Le conté el incidente a una de las mujeres que viajaba con nosotros. Lo encontró de lo más natural. –¡Ay, señor, lo que hemos sufrido por los críos!, en un «kolkhoz» también. Para ellos Stalin no era más que hambre y miseria, y cuando pasaban al lado de su retrato, si no le sacaban la lengua, le amenazaban con el puño, le hacían una higa o le escupían en la cara, y no había manera de contenerlos– se lamentó aquella anciana ...

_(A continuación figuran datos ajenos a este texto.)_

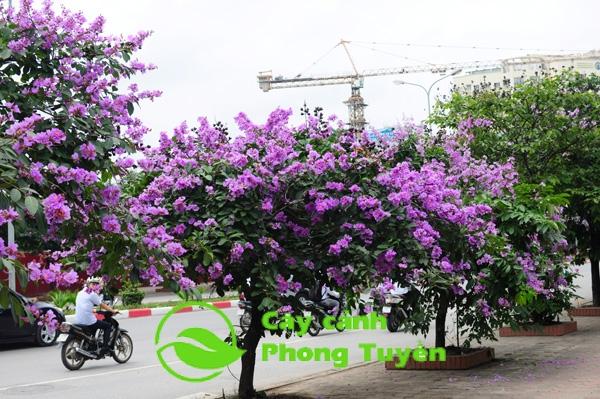 Cây bằng lăng trồng trang trí cảnh quan đô thị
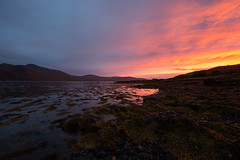 Loch Na Keal (Andy Davis Photography) Tags: sunset cold warm mull lochnakeal shore mountains seaweed canon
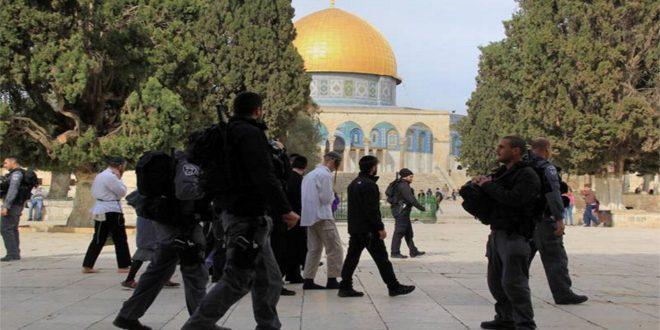 הכוחות הישראליים פרצו למסגד אל אקצה המבורך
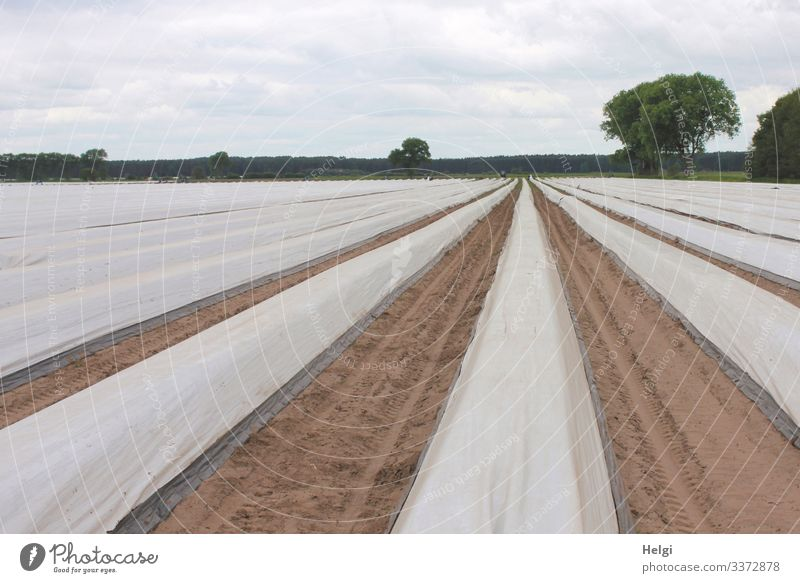 rows covered with foil on an asparagus field Asparagus field Agriculture Asparagus cultivation Row Packing film Field Exterior shot Colour photo Landscape
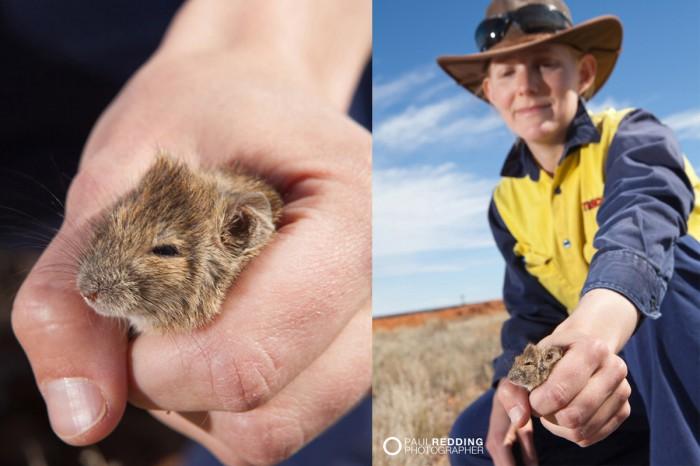 Fauna handling Epic Energy QSN3 by Paul Redding Gas Pipeline photographer Tasmania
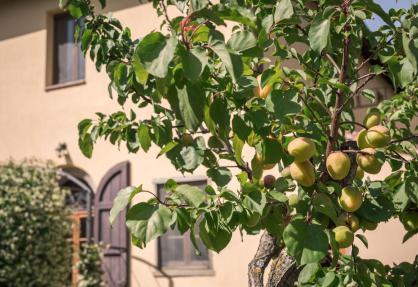 Agriturismo Toscana in uliveto con vista mozzafiato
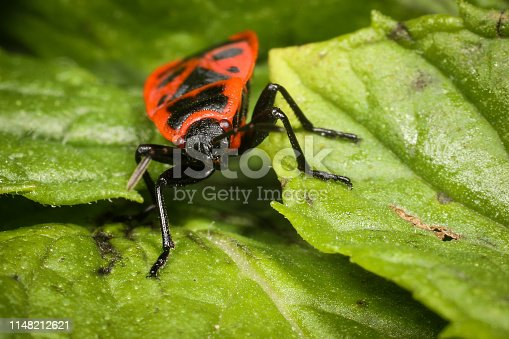 1054407300istockphoto Insect on nature with close-up 1148212621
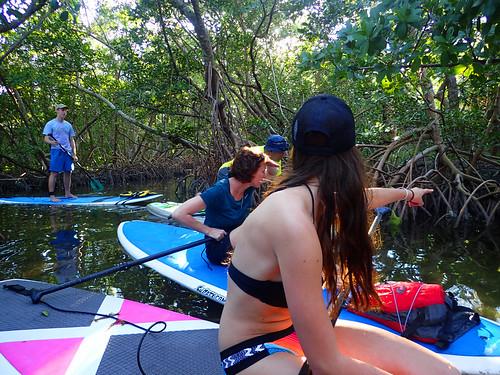 2_17_16 Kayak Paddleboard Tour Sarasota FL 08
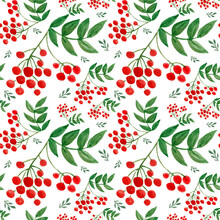 Bright Seamless Autumn Watercolor Pattern With Sprigs Of Viburnum And Green Leaves On A White Background. Bright Red Viburnum Berries And Green Leaves.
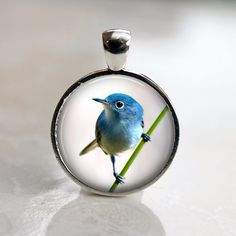 Tiny Blue Bird   Round Pendant in Silver Bezel  25mm by Analiese, $8.50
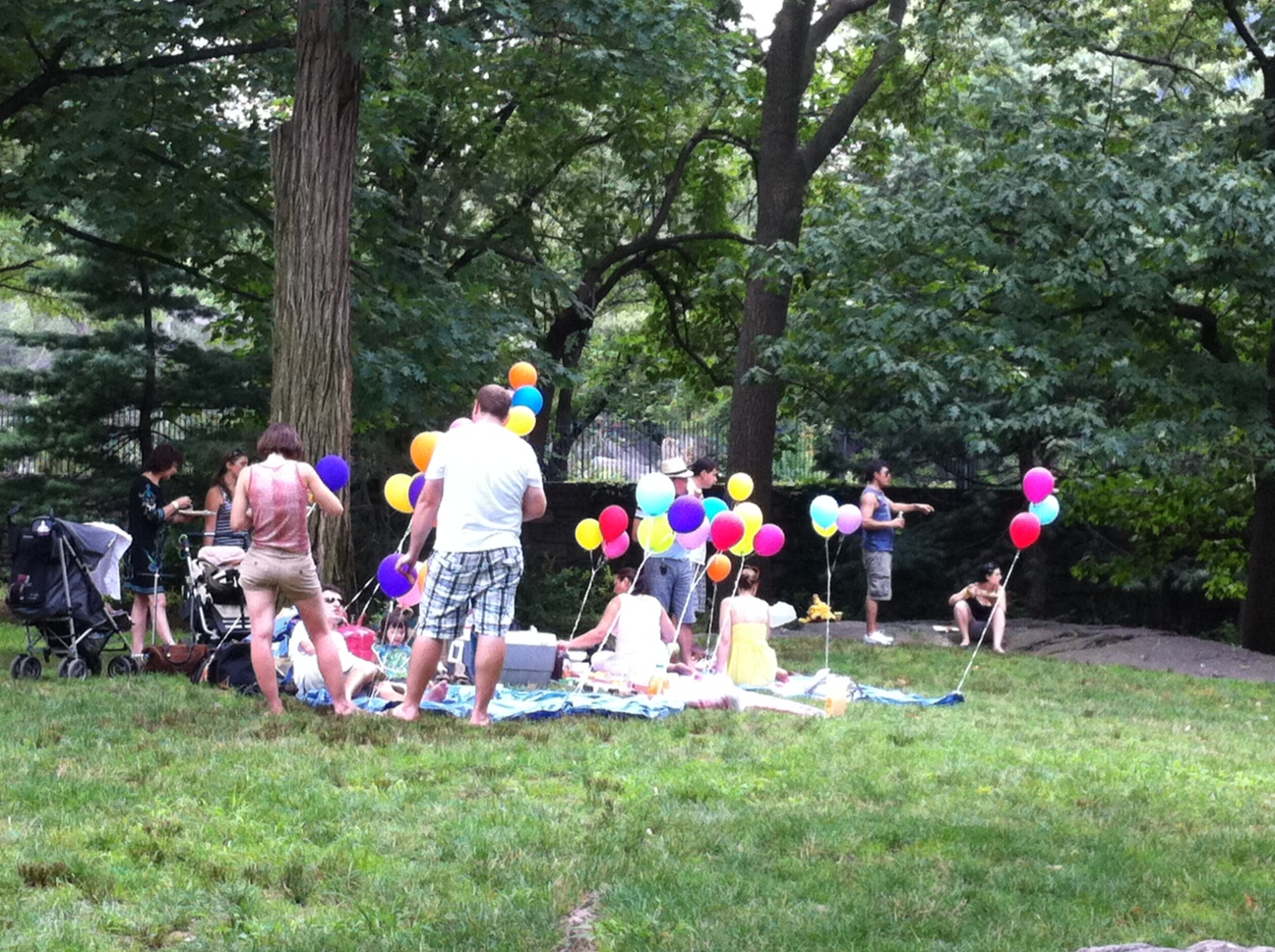 Summer Scene Central Park Annie Fitzsimmons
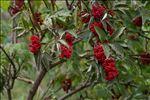Sambucus racemosa L. subsp. racemosa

«Aquel puñito infantil, levantado hacia la cara del dictador omnipotente, fue mi última impresión de la Unión Soviética antes de cruzar la frontera» y debió de extrañarle un gesto así porque, según dice, se había encontrado con demasiada gente que había decidido que «sólo podían creer y creían en lo que decían la ‘‘Pravda’’ e ‘‘Izvestia’’». Así que, en realidad, ocurría que sólo los que no sabían leer ni escuchaban la radio tenían un criterio personal y de experiencia, como los niños. Y es cosa de pensar si en plenas democracias occidentales dominadas ya en demasiados ámbitos, por la dictadura de lo «políticamente correcto», y los puros estereotipos y supersticiones oficiales, sólo quedan los niños y los culturalmente marginales o las personas intelectualmente muy cultivadas, como los únicos que pueden expresar un pensamiento personal, en medio de un acondicionamiento continuo de la mente, en un mundo en el que sólo resuenan la política y la comercialidad, y resulta árduo que pueda brotar un discurso sobre otra realidad porque esa realidad es para la mayor parte desconocida, o ha sido estigmatizada y suscita temor a ser rechazados en un océano de unanimidad
Y, así las cosas, el lenguaje instrumental o «ahí-a-la-mano», que decía Heidegger, o el lenguaje coloquial diario, se tiñe más y más cada día de los estereotipos del lenguaje político y sus formulaciones gramaticales que no quieren decir nada pero son incantatorias. Y me parece que era Alcalá Galiano el que decía que los escritores de su tiempo no se atrevían a escribir de otra cosa que de política porque era seguro que no iban a tener lectores, y hay que recordar que hasta esos años la política no había entrado en los comedores ni en las cocinas y no se servía con la sopa, y que la sociedad no era ya construida por el tabú de la casta o no era tan unitaria y fuerte en este aspecto.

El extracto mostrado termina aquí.